BloguesDenis McCready

Auto-goulag

J’ai une mémoire particulière. J’oublie des choses à une rapidité phénoménale, j’oublie même des gens, leur nom, leur visage jamais, mais les noms et parfois les sentiments aussi. Je vis dans la terreur qu’une femme pourrait se présenter devant moi, évoquer notre passé avec un regard plein d’attentes et que je sois complètement désarmé, amnésique et sans excuses.

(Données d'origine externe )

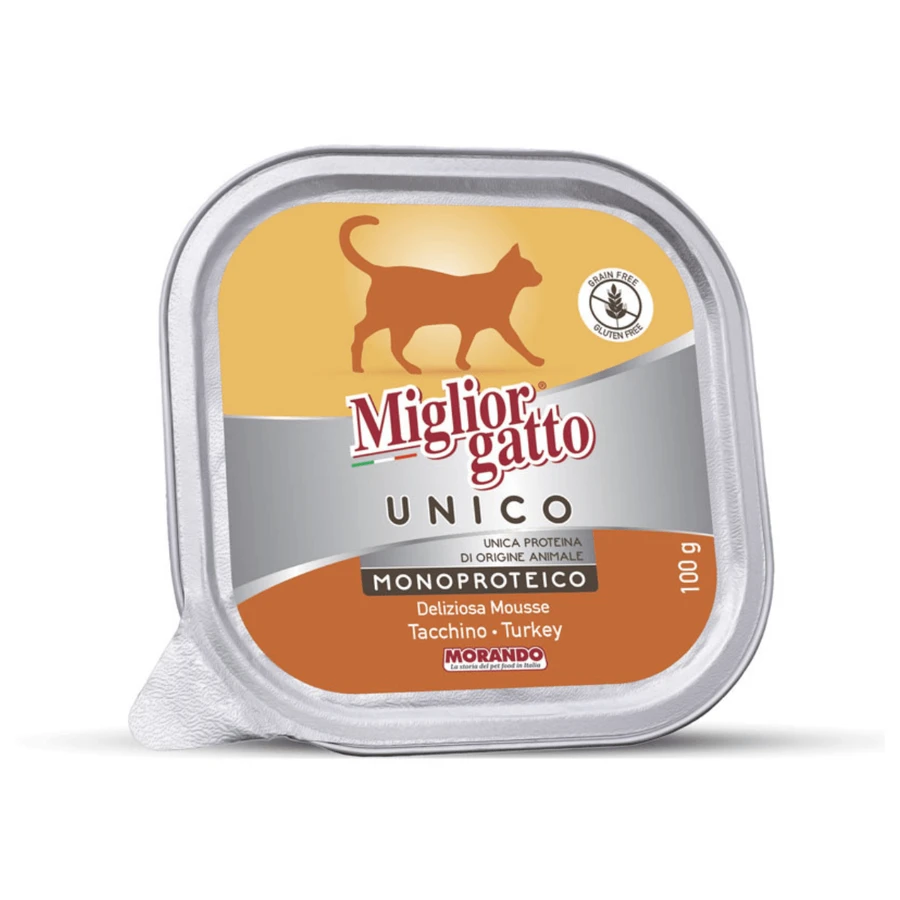 Влажный корм для кошек Morando Migliorgatto UNICO Delicious индейка 100 г: цены и характеристики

Pourtant j’arrive à me souvenir d’une grande quantité d’informations apparemment inutiles, parfois avec des détails hallucinants, des faits divers insolites, certains événements insignifiants, d’autres de l’ordre du scientifique, des chiffres, des statistiques. Je fais souvent des recoupements entre des choses lues il y a 20 ans et des nouveaux événements. Je peux discourir de n’importe quoi au niveau anecdotique. Un peu trop même. Mon esprit est curieusement intemporel, je me sens parfois comme si je n’avais que 16, 22, 31 ans. J’en ai 44. Je sens/sais que le temps avance et je suis toujours en train de regarder devant. Comme une sentinelle postée sur la proue d’un bateau, regardant au delà de la brume qui m’accueille, naviguant au ralenti, incertain de ce qui est devant, j’informe les autres qui gouvernent à l’aveugle, et quand je sens une grande masse à travers l’épaisseur du brouillard, un iceberg ou un rocher, je lance un grand cri. Je n’ai aucune manière de changer le bateau de direction, je n’ai pas les mains sur le gouvernail et de toute façon l’inertie du mouvement rend toute manoeuvre lente et laborieuse. En bateau comme dans la société.

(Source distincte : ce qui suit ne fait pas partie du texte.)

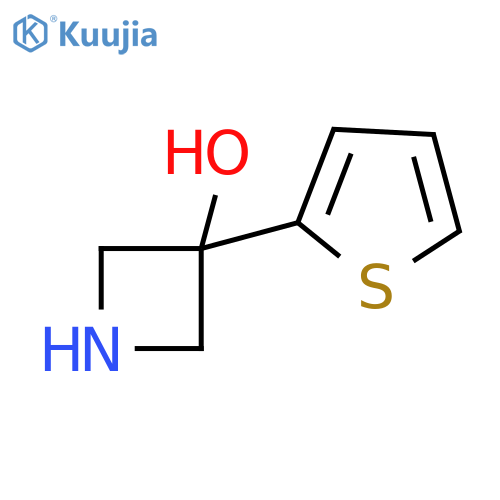 3-(thiophen-2-yl)azetidin-3-ol structure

Je ne saurais pas faire la liste de toutes les informations qui me font penser ce que je vais écrire, mais j’en suis certain.

Nous sommes très avancé dans le processus d’auto-emprisonnement ; plus que le dérèglement climatique ou la crise économique, ce qui nous menace avant tout c’est l’auto-goulag.

Un jour un fermier me racontait qu’il existe des système d’auto-traite des vaches. La vaches se sent pleine, elle marche vers la machine, se fait traire et retourne à son enclos. J’ai trouvé ça ingénieux. Maintenant ça me terrifie. J’ai l’impression que chacun de nous est en train de choisir les meubles, les murs, les fenêtres et le cadenas de sa prison individuelle et qu’on va collectivement s’y installer sans rouspéter moyennant qu’il y ait une connexion Internet et qu’on ait une bonne réception cellulaire.

Quotidiennement, on nous place devant l’obligation de choisir volontairement une restriction de notre liberté parce que c’est plus facile. Sans se faire forcer, on doit dire oui à un règlement trop long à lire parce qu’on veut utiliser le produit immédiatement. Même en l’absence d’un ordre direct on choisit de respecter une consigne parce qu’elle est trop compliquée à contester et que ça nous ferait perdre plus de temps que d’acquiescer sans mots. Il n’y a personne au visage autoritaire qui nous présente le formulaire d’impôt ou la facture, pourtant on finit quand même par payer la surtaxe sur la santé, sur l’éducation ou sur notre compte d’électricité parce qu’on se dit qu’il n’y a rien à faire de toute façon. On voyage en avion par plaisir ou par affaire et on accepte de se faire tâter par un inconnu pour y avoir droit, sachant qu’il faudrait conduire ou prendre le bateau sinon. On utilise quotidiennement, et avec un certain appétit, un téléphone, un ordinateur, alors que les gouvernements du Canada, des États-Unis, de l’Angleterre et de la France tentent depuis des mois de voter des lois leur donnant le droit d’avoir accès à toutes nos communications, aux sites Web qu’on visite, aux gens à qui on écrit, aux courriels envoyés, aux vidéos regardés, aux livres lus et à la musique écoutée.

Je n’ai aucune solution à proposer autre que de militer haut et fort contre ces lois qui veulent réduire nos libertés, d’exprimer son refus lorsque l’occasion se présente, d’écrire partout quand on se sent brimé. Qui ne nie point, consent. Cette phrase me hante. Elle me tue.

Malgré tout ça, je ne peux m’empêcher d’imaginer un monde complètement débranché où l’on redécouvrirait le plaisir d’être ensemble, face à face, où l’on écrirait et lirait des mots sur papiers, transportés par une enveloppe qui a mis quelques jours à se rendre, où on n’aurait jamais à s’enregistrer nulle part et où on laisserait de belles traces derrières soi : nos oeuvres, nos enfants, l’empreinte de nos pas sur le sol, le sol non pavé.